= WORK INSTRUCTIONS =
Below is a block of data; give all of it again word for word.

Records from a spatial question set:

§ §

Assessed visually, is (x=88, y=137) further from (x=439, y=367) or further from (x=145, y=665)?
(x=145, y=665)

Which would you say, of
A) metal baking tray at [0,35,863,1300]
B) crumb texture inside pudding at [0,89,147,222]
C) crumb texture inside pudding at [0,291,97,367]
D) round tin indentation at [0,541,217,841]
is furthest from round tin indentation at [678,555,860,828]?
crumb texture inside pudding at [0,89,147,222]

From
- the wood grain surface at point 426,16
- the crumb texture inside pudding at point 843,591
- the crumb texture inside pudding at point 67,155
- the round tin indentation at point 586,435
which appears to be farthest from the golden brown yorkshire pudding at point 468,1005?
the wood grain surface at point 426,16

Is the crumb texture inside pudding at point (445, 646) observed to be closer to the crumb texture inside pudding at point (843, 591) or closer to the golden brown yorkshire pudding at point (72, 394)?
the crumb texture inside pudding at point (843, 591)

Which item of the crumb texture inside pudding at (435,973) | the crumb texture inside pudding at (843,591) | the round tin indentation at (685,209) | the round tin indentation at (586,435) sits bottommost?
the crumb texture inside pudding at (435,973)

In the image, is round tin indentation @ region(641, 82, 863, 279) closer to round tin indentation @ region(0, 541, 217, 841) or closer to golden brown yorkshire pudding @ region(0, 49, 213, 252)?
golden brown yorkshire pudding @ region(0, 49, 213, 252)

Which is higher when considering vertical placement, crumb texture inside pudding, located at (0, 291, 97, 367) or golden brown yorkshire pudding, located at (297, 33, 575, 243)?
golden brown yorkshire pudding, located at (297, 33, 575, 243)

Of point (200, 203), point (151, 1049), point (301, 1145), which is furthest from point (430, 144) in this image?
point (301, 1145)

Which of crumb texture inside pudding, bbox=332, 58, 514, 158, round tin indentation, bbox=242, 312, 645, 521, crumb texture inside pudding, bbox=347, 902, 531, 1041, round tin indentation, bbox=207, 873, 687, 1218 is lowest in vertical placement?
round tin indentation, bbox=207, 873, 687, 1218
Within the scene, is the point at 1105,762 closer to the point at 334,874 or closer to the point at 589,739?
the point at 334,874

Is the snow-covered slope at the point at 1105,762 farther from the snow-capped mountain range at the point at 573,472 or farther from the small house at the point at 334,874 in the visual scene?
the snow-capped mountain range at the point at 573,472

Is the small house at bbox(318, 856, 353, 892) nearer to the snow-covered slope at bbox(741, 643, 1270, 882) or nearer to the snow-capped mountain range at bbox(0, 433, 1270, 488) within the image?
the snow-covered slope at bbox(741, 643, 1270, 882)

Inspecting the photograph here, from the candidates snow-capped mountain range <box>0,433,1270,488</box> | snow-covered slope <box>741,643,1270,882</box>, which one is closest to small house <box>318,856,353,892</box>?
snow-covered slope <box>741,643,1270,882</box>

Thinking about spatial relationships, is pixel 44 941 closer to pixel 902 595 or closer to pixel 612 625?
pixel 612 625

§ §

= WRITTEN RESPONSE =
Assessed visually, is (x=88, y=137) further from (x=439, y=367) or further from (x=145, y=665)?
(x=145, y=665)

Which would you say, of
A) metal baking tray at [0,35,863,1300]
B) crumb texture inside pudding at [0,89,147,222]
C) crumb texture inside pudding at [0,291,97,367]
D) round tin indentation at [0,541,217,841]
is furthest from round tin indentation at [678,555,860,828]?
crumb texture inside pudding at [0,89,147,222]

From
- the wood grain surface at point 426,16
- the crumb texture inside pudding at point 843,591
- the crumb texture inside pudding at point 67,155
- the round tin indentation at point 586,435
which appears to be farthest from the golden brown yorkshire pudding at point 468,1005?
the wood grain surface at point 426,16

Is the crumb texture inside pudding at point (445, 646) observed to be closer to the crumb texture inside pudding at point (843, 591) or closer to the golden brown yorkshire pudding at point (72, 394)?
the crumb texture inside pudding at point (843, 591)

Which item of the crumb texture inside pudding at (435,973) | the crumb texture inside pudding at (843,591) | the round tin indentation at (685,209) | the round tin indentation at (586,435) sits bottommost?
the crumb texture inside pudding at (435,973)

In the image, is round tin indentation @ region(641, 82, 863, 279) closer to round tin indentation @ region(0, 541, 217, 841) or closer to golden brown yorkshire pudding @ region(0, 49, 213, 252)?
golden brown yorkshire pudding @ region(0, 49, 213, 252)

Which is higher when considering vertical placement, crumb texture inside pudding, located at (0, 291, 97, 367) or golden brown yorkshire pudding, located at (297, 33, 575, 243)?
golden brown yorkshire pudding, located at (297, 33, 575, 243)

Of point (200, 203), point (151, 1049), point (301, 1145), which is furthest from point (430, 144) in this image?
point (301, 1145)

Which of crumb texture inside pudding, bbox=332, 58, 514, 158, round tin indentation, bbox=242, 312, 645, 521, crumb texture inside pudding, bbox=347, 902, 531, 1041, round tin indentation, bbox=207, 873, 687, 1218 is lowest in vertical placement?
round tin indentation, bbox=207, 873, 687, 1218
Within the scene, is the point at 1105,762 closer to the point at 334,874 or closer to the point at 589,739?
the point at 334,874

Is the snow-covered slope at the point at 1105,762 farther from the snow-capped mountain range at the point at 573,472 or farther from the small house at the point at 334,874 in the visual scene?
the snow-capped mountain range at the point at 573,472

Is the small house at bbox(318, 856, 353, 892) nearer to the snow-covered slope at bbox(741, 643, 1270, 882) or nearer to the snow-capped mountain range at bbox(0, 433, 1270, 488) within the image?
the snow-covered slope at bbox(741, 643, 1270, 882)

Inspecting the photograph here, from the candidates snow-capped mountain range <box>0,433,1270,488</box> | snow-covered slope <box>741,643,1270,882</box>, which one is closest to small house <box>318,856,353,892</box>?
snow-covered slope <box>741,643,1270,882</box>

Thinking about spatial relationships, is pixel 44 941 closer to pixel 902 595 or closer to pixel 612 625?
pixel 612 625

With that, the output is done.